AI startups are raising billions of dollars to develop "brains" for robots that could work everywhere from oil rigs to construction sites.

Why it matters: Blue-collar workers may have as much to fear from AI job disruption as do white-collar workers.


The big picture: The basic idea is that these software "brains" would understand physics and other real-world conditions — helping the robots adapt to changing environments.

  • Some of these AI-powered robots may be humanoids, others may not — form is less important than functionality.
  • If a robot has the physical capability to do a task, it could have the flexible knowledge. Plumbing, electrical, welding, roofing, fixing cars, making meals — there really isn't much of a limit. Think about it a bit like C-3PO and R2-D2, but without the snarky personalities.

Zoom in: There isn't yet agreement on the smartest way to apply AI to robotics.
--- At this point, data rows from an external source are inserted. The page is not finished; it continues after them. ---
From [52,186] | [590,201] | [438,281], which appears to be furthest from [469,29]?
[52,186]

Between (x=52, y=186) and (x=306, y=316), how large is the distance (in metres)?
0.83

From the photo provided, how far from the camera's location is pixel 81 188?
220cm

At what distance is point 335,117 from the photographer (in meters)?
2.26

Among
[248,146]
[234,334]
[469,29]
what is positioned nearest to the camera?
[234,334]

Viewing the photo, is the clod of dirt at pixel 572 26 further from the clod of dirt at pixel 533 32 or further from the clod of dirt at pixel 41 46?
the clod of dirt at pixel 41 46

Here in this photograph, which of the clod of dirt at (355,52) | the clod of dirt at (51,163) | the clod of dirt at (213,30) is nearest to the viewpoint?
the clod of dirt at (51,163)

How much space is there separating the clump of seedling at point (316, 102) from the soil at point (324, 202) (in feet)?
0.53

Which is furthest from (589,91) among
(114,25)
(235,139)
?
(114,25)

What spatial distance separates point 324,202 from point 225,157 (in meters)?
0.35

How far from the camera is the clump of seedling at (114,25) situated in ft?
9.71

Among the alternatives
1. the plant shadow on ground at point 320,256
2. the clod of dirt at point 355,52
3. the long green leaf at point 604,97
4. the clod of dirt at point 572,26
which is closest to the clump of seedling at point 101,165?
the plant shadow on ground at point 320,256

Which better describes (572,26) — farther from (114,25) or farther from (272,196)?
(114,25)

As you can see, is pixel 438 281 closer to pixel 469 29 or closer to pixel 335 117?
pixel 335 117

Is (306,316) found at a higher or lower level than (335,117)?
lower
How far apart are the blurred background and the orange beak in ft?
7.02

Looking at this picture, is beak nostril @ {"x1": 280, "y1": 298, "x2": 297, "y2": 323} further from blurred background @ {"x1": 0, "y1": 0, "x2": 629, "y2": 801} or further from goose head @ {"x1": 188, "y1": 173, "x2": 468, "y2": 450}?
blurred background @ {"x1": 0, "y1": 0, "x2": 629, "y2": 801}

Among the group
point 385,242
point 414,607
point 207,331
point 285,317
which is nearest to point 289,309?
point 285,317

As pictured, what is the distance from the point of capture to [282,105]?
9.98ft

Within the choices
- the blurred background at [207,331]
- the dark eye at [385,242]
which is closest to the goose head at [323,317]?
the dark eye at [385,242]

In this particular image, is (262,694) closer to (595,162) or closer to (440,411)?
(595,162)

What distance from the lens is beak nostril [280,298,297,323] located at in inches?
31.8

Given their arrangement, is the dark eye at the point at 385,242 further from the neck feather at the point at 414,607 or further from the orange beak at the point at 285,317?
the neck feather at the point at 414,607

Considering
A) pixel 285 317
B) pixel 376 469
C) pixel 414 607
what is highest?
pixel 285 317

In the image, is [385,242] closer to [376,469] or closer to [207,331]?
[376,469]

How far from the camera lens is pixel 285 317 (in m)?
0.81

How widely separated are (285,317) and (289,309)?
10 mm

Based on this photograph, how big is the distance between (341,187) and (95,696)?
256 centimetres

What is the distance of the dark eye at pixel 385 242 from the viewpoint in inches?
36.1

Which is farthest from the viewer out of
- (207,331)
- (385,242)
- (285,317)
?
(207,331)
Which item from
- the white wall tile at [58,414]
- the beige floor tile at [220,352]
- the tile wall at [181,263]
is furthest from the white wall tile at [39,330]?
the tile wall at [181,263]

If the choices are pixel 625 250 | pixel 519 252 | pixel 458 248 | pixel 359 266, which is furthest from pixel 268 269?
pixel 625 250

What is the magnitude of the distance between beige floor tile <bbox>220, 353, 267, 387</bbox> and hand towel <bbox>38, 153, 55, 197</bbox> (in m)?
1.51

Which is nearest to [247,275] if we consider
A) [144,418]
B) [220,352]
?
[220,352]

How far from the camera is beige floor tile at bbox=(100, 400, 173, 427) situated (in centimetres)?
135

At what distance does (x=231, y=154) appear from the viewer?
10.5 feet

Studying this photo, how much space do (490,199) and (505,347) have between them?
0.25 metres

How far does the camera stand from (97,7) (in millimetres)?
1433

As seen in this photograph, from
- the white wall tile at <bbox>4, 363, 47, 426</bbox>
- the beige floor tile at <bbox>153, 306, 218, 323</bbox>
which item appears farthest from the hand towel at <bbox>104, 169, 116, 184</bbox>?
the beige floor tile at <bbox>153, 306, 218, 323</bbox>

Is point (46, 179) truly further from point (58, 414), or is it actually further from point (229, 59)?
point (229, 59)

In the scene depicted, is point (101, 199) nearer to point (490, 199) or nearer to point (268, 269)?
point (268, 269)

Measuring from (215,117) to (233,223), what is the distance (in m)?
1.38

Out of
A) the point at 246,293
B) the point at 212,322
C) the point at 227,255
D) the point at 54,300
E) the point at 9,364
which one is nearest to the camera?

  • Big Tech giants and startups are gathering gobs of real-world data to train their AI models.
  • Others are employing "world models," which are trained on simulated physical world data. They're cheaper — relying on an understanding of things like gravity — and have been championed by Yann LeCun, the former chief AI scientist at Meta who recently formed a new company called AMI Labs.

Follow the money: Toronto-based Waabi last week raised up to $1 billion in what could be the largest funding ever for a Canadian startup, with an initial focus on robo-taxis and self-driving trucks.

  • "It's obvious that the physical AI moment is here," Waabi founder and CEO Raquel Urtasun tells Axios' Joann Muller. "Autonomy is the first application where scale is going to happen.
  • Pittsburgh-based Skild AI just raised around $1.4 billion at a $14 billion valuation. Its motto: "Any robot. Any task. One brain."
  • FieldAI last month raised nearly $400 million to focus on "dirty, dull, or dangerous" industries like energy and logistics. Its software could be used by robots to help build data centers — AI enabling AI, leaving humans on the sidelines.

State of play: It's impossible to know how many blue-collar jobs could be rendered irrelevant, or over what time frame, as AI expands from the virtual to the physical.

  • Even if an AI-powered robot can outperform a human, the added hardware and switching costs may outweigh the added efficiency.
  • At least for now.

The bottom line: AI optimists tend to argue that there won't be net job losses, regardless of the collar color, because new technologies create new labor needs.

  • AI critics caution that the past isn't always predicate, given that AI represents a more extreme change than we've ever before experienced.